DI gedung DPR RI, saya bertemu sahabat
itu. Ia bekerja pada ruang kecil, yang tak seberapa besar. Namun dari ruangan
kecil itu, ia bisa mengatur seluruh wacana yang memenuhi benak bangsa
Indonesia. Ia punya seorang rekan yang mengendalikan dunia maya. Mereka bisa
mengatur agar satu kicauan di twitter bisa di-retweet hingga jutaan kali lalu
menjadi trending topic dunia. Ia sungguh menakjubkan.
Tadinya saya menganggap bahwa dunia sosial
adalah dunia yang netral. Tak ada yang bisa mengendalikan apa yang hendak
diposting oleh orang-orang. Semua orang punya kebebasan untuk memposting
hal-hal yang dianggapnya benar, atau hal-hal yang diyakininya. Tadinya saya
menganggap bahwa kerja seorang komunikator politik hanya sebatas merancang
pesan di twitter, lalu bekerja sama dnegan para buzzer yang langsung
menyebarluaskan semua pesan politik secara luas dalam waktu singkat.

[Petunjuk Tugas A]
Tentukan apakah setiap pernyataan berikut sesuai dengan teks tentang komunikator politik di gedung DPR: (i) sahabat penulis bekerja di ruangan yang besar; (ii) sahabat itu memiliki rekan yang mengendalikan dunia maya; (iii) penulis semula menganggap dunia sosial sebagai dunia yang netral. Jawab "ya" atau "tidak" untuk masing-masing, disertai kutipan tepat dari teks yang menjadi penentunya.
[Petunjuk Tugas B]
Tuliskan lanjutan teks tentang komunikator politik dan media sosial, dimulai setelah kalimat terakhirnya.

[Bagian Data]

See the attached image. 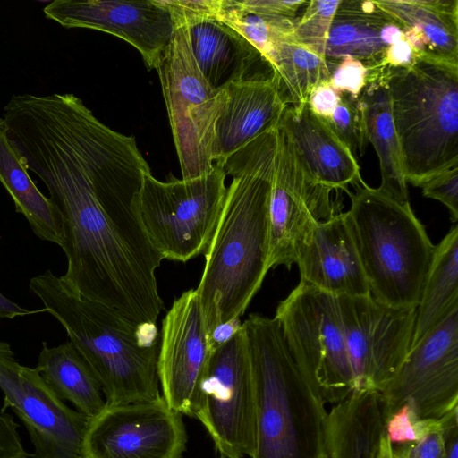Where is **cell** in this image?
<instances>
[{"instance_id": "cell-44", "label": "cell", "mask_w": 458, "mask_h": 458, "mask_svg": "<svg viewBox=\"0 0 458 458\" xmlns=\"http://www.w3.org/2000/svg\"><path fill=\"white\" fill-rule=\"evenodd\" d=\"M221 458V457H220Z\"/></svg>"}, {"instance_id": "cell-16", "label": "cell", "mask_w": 458, "mask_h": 458, "mask_svg": "<svg viewBox=\"0 0 458 458\" xmlns=\"http://www.w3.org/2000/svg\"><path fill=\"white\" fill-rule=\"evenodd\" d=\"M210 355L198 293L190 289L174 301L163 319L157 356L162 396L176 412L194 418Z\"/></svg>"}, {"instance_id": "cell-9", "label": "cell", "mask_w": 458, "mask_h": 458, "mask_svg": "<svg viewBox=\"0 0 458 458\" xmlns=\"http://www.w3.org/2000/svg\"><path fill=\"white\" fill-rule=\"evenodd\" d=\"M275 318L296 364L325 403H338L354 391L336 296L300 281L280 301Z\"/></svg>"}, {"instance_id": "cell-25", "label": "cell", "mask_w": 458, "mask_h": 458, "mask_svg": "<svg viewBox=\"0 0 458 458\" xmlns=\"http://www.w3.org/2000/svg\"><path fill=\"white\" fill-rule=\"evenodd\" d=\"M0 182L11 196L15 211L27 219L33 233L39 239L61 247V216L30 176L21 156L8 136L4 118H0Z\"/></svg>"}, {"instance_id": "cell-8", "label": "cell", "mask_w": 458, "mask_h": 458, "mask_svg": "<svg viewBox=\"0 0 458 458\" xmlns=\"http://www.w3.org/2000/svg\"><path fill=\"white\" fill-rule=\"evenodd\" d=\"M226 176L215 165L208 174L191 179L161 182L145 174L140 219L163 259L186 262L207 250L225 205Z\"/></svg>"}, {"instance_id": "cell-6", "label": "cell", "mask_w": 458, "mask_h": 458, "mask_svg": "<svg viewBox=\"0 0 458 458\" xmlns=\"http://www.w3.org/2000/svg\"><path fill=\"white\" fill-rule=\"evenodd\" d=\"M394 123L407 183L420 187L458 166V65L419 59L386 68Z\"/></svg>"}, {"instance_id": "cell-31", "label": "cell", "mask_w": 458, "mask_h": 458, "mask_svg": "<svg viewBox=\"0 0 458 458\" xmlns=\"http://www.w3.org/2000/svg\"><path fill=\"white\" fill-rule=\"evenodd\" d=\"M439 420L420 419L408 403L394 411L384 422V435L392 445H403L421 439L437 426Z\"/></svg>"}, {"instance_id": "cell-38", "label": "cell", "mask_w": 458, "mask_h": 458, "mask_svg": "<svg viewBox=\"0 0 458 458\" xmlns=\"http://www.w3.org/2000/svg\"><path fill=\"white\" fill-rule=\"evenodd\" d=\"M240 318L216 326L208 334V344L212 352L216 348L230 341L242 328Z\"/></svg>"}, {"instance_id": "cell-11", "label": "cell", "mask_w": 458, "mask_h": 458, "mask_svg": "<svg viewBox=\"0 0 458 458\" xmlns=\"http://www.w3.org/2000/svg\"><path fill=\"white\" fill-rule=\"evenodd\" d=\"M379 398L384 422L404 403L433 420L458 407V307L410 348Z\"/></svg>"}, {"instance_id": "cell-36", "label": "cell", "mask_w": 458, "mask_h": 458, "mask_svg": "<svg viewBox=\"0 0 458 458\" xmlns=\"http://www.w3.org/2000/svg\"><path fill=\"white\" fill-rule=\"evenodd\" d=\"M339 101V94L329 83H323L313 90L308 104L317 114L323 118H328Z\"/></svg>"}, {"instance_id": "cell-29", "label": "cell", "mask_w": 458, "mask_h": 458, "mask_svg": "<svg viewBox=\"0 0 458 458\" xmlns=\"http://www.w3.org/2000/svg\"><path fill=\"white\" fill-rule=\"evenodd\" d=\"M340 0H310L296 21L293 40L326 58V46L335 13Z\"/></svg>"}, {"instance_id": "cell-13", "label": "cell", "mask_w": 458, "mask_h": 458, "mask_svg": "<svg viewBox=\"0 0 458 458\" xmlns=\"http://www.w3.org/2000/svg\"><path fill=\"white\" fill-rule=\"evenodd\" d=\"M337 300L354 391L379 393L410 351L416 308L386 305L370 294Z\"/></svg>"}, {"instance_id": "cell-39", "label": "cell", "mask_w": 458, "mask_h": 458, "mask_svg": "<svg viewBox=\"0 0 458 458\" xmlns=\"http://www.w3.org/2000/svg\"><path fill=\"white\" fill-rule=\"evenodd\" d=\"M458 408L442 417L445 431V457L458 458Z\"/></svg>"}, {"instance_id": "cell-24", "label": "cell", "mask_w": 458, "mask_h": 458, "mask_svg": "<svg viewBox=\"0 0 458 458\" xmlns=\"http://www.w3.org/2000/svg\"><path fill=\"white\" fill-rule=\"evenodd\" d=\"M359 98L367 138L379 160L381 184L378 188L401 203L410 202L390 96L381 72L369 81Z\"/></svg>"}, {"instance_id": "cell-40", "label": "cell", "mask_w": 458, "mask_h": 458, "mask_svg": "<svg viewBox=\"0 0 458 458\" xmlns=\"http://www.w3.org/2000/svg\"><path fill=\"white\" fill-rule=\"evenodd\" d=\"M39 310H29L15 302L10 301L0 293V318L13 319L16 317H23Z\"/></svg>"}, {"instance_id": "cell-22", "label": "cell", "mask_w": 458, "mask_h": 458, "mask_svg": "<svg viewBox=\"0 0 458 458\" xmlns=\"http://www.w3.org/2000/svg\"><path fill=\"white\" fill-rule=\"evenodd\" d=\"M227 102L216 124L214 165L223 167L229 157L261 134L278 127L286 106L275 77L234 82L225 88Z\"/></svg>"}, {"instance_id": "cell-19", "label": "cell", "mask_w": 458, "mask_h": 458, "mask_svg": "<svg viewBox=\"0 0 458 458\" xmlns=\"http://www.w3.org/2000/svg\"><path fill=\"white\" fill-rule=\"evenodd\" d=\"M296 264L300 281L336 297L369 294L345 212L316 225Z\"/></svg>"}, {"instance_id": "cell-30", "label": "cell", "mask_w": 458, "mask_h": 458, "mask_svg": "<svg viewBox=\"0 0 458 458\" xmlns=\"http://www.w3.org/2000/svg\"><path fill=\"white\" fill-rule=\"evenodd\" d=\"M340 101L332 114L324 118L357 159L364 155L368 138L359 97L338 93Z\"/></svg>"}, {"instance_id": "cell-42", "label": "cell", "mask_w": 458, "mask_h": 458, "mask_svg": "<svg viewBox=\"0 0 458 458\" xmlns=\"http://www.w3.org/2000/svg\"><path fill=\"white\" fill-rule=\"evenodd\" d=\"M7 424V416L4 413L0 412V435L4 430Z\"/></svg>"}, {"instance_id": "cell-32", "label": "cell", "mask_w": 458, "mask_h": 458, "mask_svg": "<svg viewBox=\"0 0 458 458\" xmlns=\"http://www.w3.org/2000/svg\"><path fill=\"white\" fill-rule=\"evenodd\" d=\"M369 80V70L360 61L345 57L338 61L329 85L337 93L358 98Z\"/></svg>"}, {"instance_id": "cell-18", "label": "cell", "mask_w": 458, "mask_h": 458, "mask_svg": "<svg viewBox=\"0 0 458 458\" xmlns=\"http://www.w3.org/2000/svg\"><path fill=\"white\" fill-rule=\"evenodd\" d=\"M185 16L191 52L216 89L234 82L275 77L268 61L244 37L216 18L208 0H177Z\"/></svg>"}, {"instance_id": "cell-15", "label": "cell", "mask_w": 458, "mask_h": 458, "mask_svg": "<svg viewBox=\"0 0 458 458\" xmlns=\"http://www.w3.org/2000/svg\"><path fill=\"white\" fill-rule=\"evenodd\" d=\"M186 442L182 414L161 395L148 402L106 404L89 420L81 458H182Z\"/></svg>"}, {"instance_id": "cell-12", "label": "cell", "mask_w": 458, "mask_h": 458, "mask_svg": "<svg viewBox=\"0 0 458 458\" xmlns=\"http://www.w3.org/2000/svg\"><path fill=\"white\" fill-rule=\"evenodd\" d=\"M336 191L311 177L278 129L269 204L268 269L296 264L316 225L343 212Z\"/></svg>"}, {"instance_id": "cell-28", "label": "cell", "mask_w": 458, "mask_h": 458, "mask_svg": "<svg viewBox=\"0 0 458 458\" xmlns=\"http://www.w3.org/2000/svg\"><path fill=\"white\" fill-rule=\"evenodd\" d=\"M338 61L323 58L292 40L281 42L270 59L276 89L286 106L308 103L313 90L329 83Z\"/></svg>"}, {"instance_id": "cell-7", "label": "cell", "mask_w": 458, "mask_h": 458, "mask_svg": "<svg viewBox=\"0 0 458 458\" xmlns=\"http://www.w3.org/2000/svg\"><path fill=\"white\" fill-rule=\"evenodd\" d=\"M174 31L157 68L182 179L208 174L216 124L226 102L225 89H216L199 71L189 42L184 13L177 0H165Z\"/></svg>"}, {"instance_id": "cell-41", "label": "cell", "mask_w": 458, "mask_h": 458, "mask_svg": "<svg viewBox=\"0 0 458 458\" xmlns=\"http://www.w3.org/2000/svg\"><path fill=\"white\" fill-rule=\"evenodd\" d=\"M377 458H393L392 445L384 434L380 440Z\"/></svg>"}, {"instance_id": "cell-43", "label": "cell", "mask_w": 458, "mask_h": 458, "mask_svg": "<svg viewBox=\"0 0 458 458\" xmlns=\"http://www.w3.org/2000/svg\"><path fill=\"white\" fill-rule=\"evenodd\" d=\"M325 458H327V457H325Z\"/></svg>"}, {"instance_id": "cell-27", "label": "cell", "mask_w": 458, "mask_h": 458, "mask_svg": "<svg viewBox=\"0 0 458 458\" xmlns=\"http://www.w3.org/2000/svg\"><path fill=\"white\" fill-rule=\"evenodd\" d=\"M458 307V227L436 246L419 304L411 347Z\"/></svg>"}, {"instance_id": "cell-21", "label": "cell", "mask_w": 458, "mask_h": 458, "mask_svg": "<svg viewBox=\"0 0 458 458\" xmlns=\"http://www.w3.org/2000/svg\"><path fill=\"white\" fill-rule=\"evenodd\" d=\"M404 38L403 26L375 1L340 0L333 17L325 57H351L369 72L370 79L384 69L388 47Z\"/></svg>"}, {"instance_id": "cell-10", "label": "cell", "mask_w": 458, "mask_h": 458, "mask_svg": "<svg viewBox=\"0 0 458 458\" xmlns=\"http://www.w3.org/2000/svg\"><path fill=\"white\" fill-rule=\"evenodd\" d=\"M194 418L205 427L221 458L254 455L256 390L246 330L211 352Z\"/></svg>"}, {"instance_id": "cell-17", "label": "cell", "mask_w": 458, "mask_h": 458, "mask_svg": "<svg viewBox=\"0 0 458 458\" xmlns=\"http://www.w3.org/2000/svg\"><path fill=\"white\" fill-rule=\"evenodd\" d=\"M43 13L64 28L90 29L123 39L140 53L148 70L158 67L174 31L165 0H55Z\"/></svg>"}, {"instance_id": "cell-14", "label": "cell", "mask_w": 458, "mask_h": 458, "mask_svg": "<svg viewBox=\"0 0 458 458\" xmlns=\"http://www.w3.org/2000/svg\"><path fill=\"white\" fill-rule=\"evenodd\" d=\"M0 389L1 412L11 408L30 434L34 447L30 458H81L89 418L69 408L38 369L20 364L10 344L1 340Z\"/></svg>"}, {"instance_id": "cell-23", "label": "cell", "mask_w": 458, "mask_h": 458, "mask_svg": "<svg viewBox=\"0 0 458 458\" xmlns=\"http://www.w3.org/2000/svg\"><path fill=\"white\" fill-rule=\"evenodd\" d=\"M419 58L458 65V0H377Z\"/></svg>"}, {"instance_id": "cell-1", "label": "cell", "mask_w": 458, "mask_h": 458, "mask_svg": "<svg viewBox=\"0 0 458 458\" xmlns=\"http://www.w3.org/2000/svg\"><path fill=\"white\" fill-rule=\"evenodd\" d=\"M8 136L61 216L67 259L61 278L133 322L156 324L164 309L156 278L163 258L140 219L139 196L151 172L134 137L60 102L22 112Z\"/></svg>"}, {"instance_id": "cell-5", "label": "cell", "mask_w": 458, "mask_h": 458, "mask_svg": "<svg viewBox=\"0 0 458 458\" xmlns=\"http://www.w3.org/2000/svg\"><path fill=\"white\" fill-rule=\"evenodd\" d=\"M354 186L345 219L369 294L386 305L416 308L436 245L410 202L401 203L364 181Z\"/></svg>"}, {"instance_id": "cell-34", "label": "cell", "mask_w": 458, "mask_h": 458, "mask_svg": "<svg viewBox=\"0 0 458 458\" xmlns=\"http://www.w3.org/2000/svg\"><path fill=\"white\" fill-rule=\"evenodd\" d=\"M393 458H445V431L442 419L421 439L403 445H392Z\"/></svg>"}, {"instance_id": "cell-2", "label": "cell", "mask_w": 458, "mask_h": 458, "mask_svg": "<svg viewBox=\"0 0 458 458\" xmlns=\"http://www.w3.org/2000/svg\"><path fill=\"white\" fill-rule=\"evenodd\" d=\"M277 141L278 127L223 165L232 182L196 289L208 334L243 315L269 270V204Z\"/></svg>"}, {"instance_id": "cell-3", "label": "cell", "mask_w": 458, "mask_h": 458, "mask_svg": "<svg viewBox=\"0 0 458 458\" xmlns=\"http://www.w3.org/2000/svg\"><path fill=\"white\" fill-rule=\"evenodd\" d=\"M30 290L64 327L101 386L106 404L160 397L156 324L133 322L79 295L51 270L30 280Z\"/></svg>"}, {"instance_id": "cell-33", "label": "cell", "mask_w": 458, "mask_h": 458, "mask_svg": "<svg viewBox=\"0 0 458 458\" xmlns=\"http://www.w3.org/2000/svg\"><path fill=\"white\" fill-rule=\"evenodd\" d=\"M422 195L442 202L452 222L458 220V166L444 171L420 185Z\"/></svg>"}, {"instance_id": "cell-35", "label": "cell", "mask_w": 458, "mask_h": 458, "mask_svg": "<svg viewBox=\"0 0 458 458\" xmlns=\"http://www.w3.org/2000/svg\"><path fill=\"white\" fill-rule=\"evenodd\" d=\"M247 10L271 16L284 17L295 20L301 8L305 7L308 1L297 0H238Z\"/></svg>"}, {"instance_id": "cell-26", "label": "cell", "mask_w": 458, "mask_h": 458, "mask_svg": "<svg viewBox=\"0 0 458 458\" xmlns=\"http://www.w3.org/2000/svg\"><path fill=\"white\" fill-rule=\"evenodd\" d=\"M36 368L57 397L71 402L88 418L106 406L99 382L70 341L55 347L42 342Z\"/></svg>"}, {"instance_id": "cell-20", "label": "cell", "mask_w": 458, "mask_h": 458, "mask_svg": "<svg viewBox=\"0 0 458 458\" xmlns=\"http://www.w3.org/2000/svg\"><path fill=\"white\" fill-rule=\"evenodd\" d=\"M278 129L317 182L348 194L349 184L363 182L357 159L308 103L286 106Z\"/></svg>"}, {"instance_id": "cell-4", "label": "cell", "mask_w": 458, "mask_h": 458, "mask_svg": "<svg viewBox=\"0 0 458 458\" xmlns=\"http://www.w3.org/2000/svg\"><path fill=\"white\" fill-rule=\"evenodd\" d=\"M243 325L256 390L252 458H325V403L296 364L279 323L250 314Z\"/></svg>"}, {"instance_id": "cell-37", "label": "cell", "mask_w": 458, "mask_h": 458, "mask_svg": "<svg viewBox=\"0 0 458 458\" xmlns=\"http://www.w3.org/2000/svg\"><path fill=\"white\" fill-rule=\"evenodd\" d=\"M419 59L418 55L404 37L388 47L386 53L385 65L386 68H404L412 65Z\"/></svg>"}]
</instances>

[Hasil Latihan A]
(i) Tidak: "Ia bekerja pada ruang kecil, yang tak seberapa besar."
(ii) Ya: "Ia punya seorang rekan yang mengendalikan dunia maya."
(iii) Ya: "Tadinya saya menganggap bahwa dunia sosial adalah dunia yang netral."

[Hasil Latihan B]
Namun ternyata saya keliru besar.
Dari ruangan kecil di gedung DPR RI itu,
semuanya bermula. Sejak beberapa tahun lalu, Indonesia adalah negeri yang
paling ramai di dunia twitter. Jumlah pengguna aplikasi bergambar burung biru
itu adalah jumlah terbesar di seluruh dunia. Makanya, setiap hiruk-pikuk di
tanah air bisa menjadi trending topic atau wacana paling ramai dibahas di level
dunia.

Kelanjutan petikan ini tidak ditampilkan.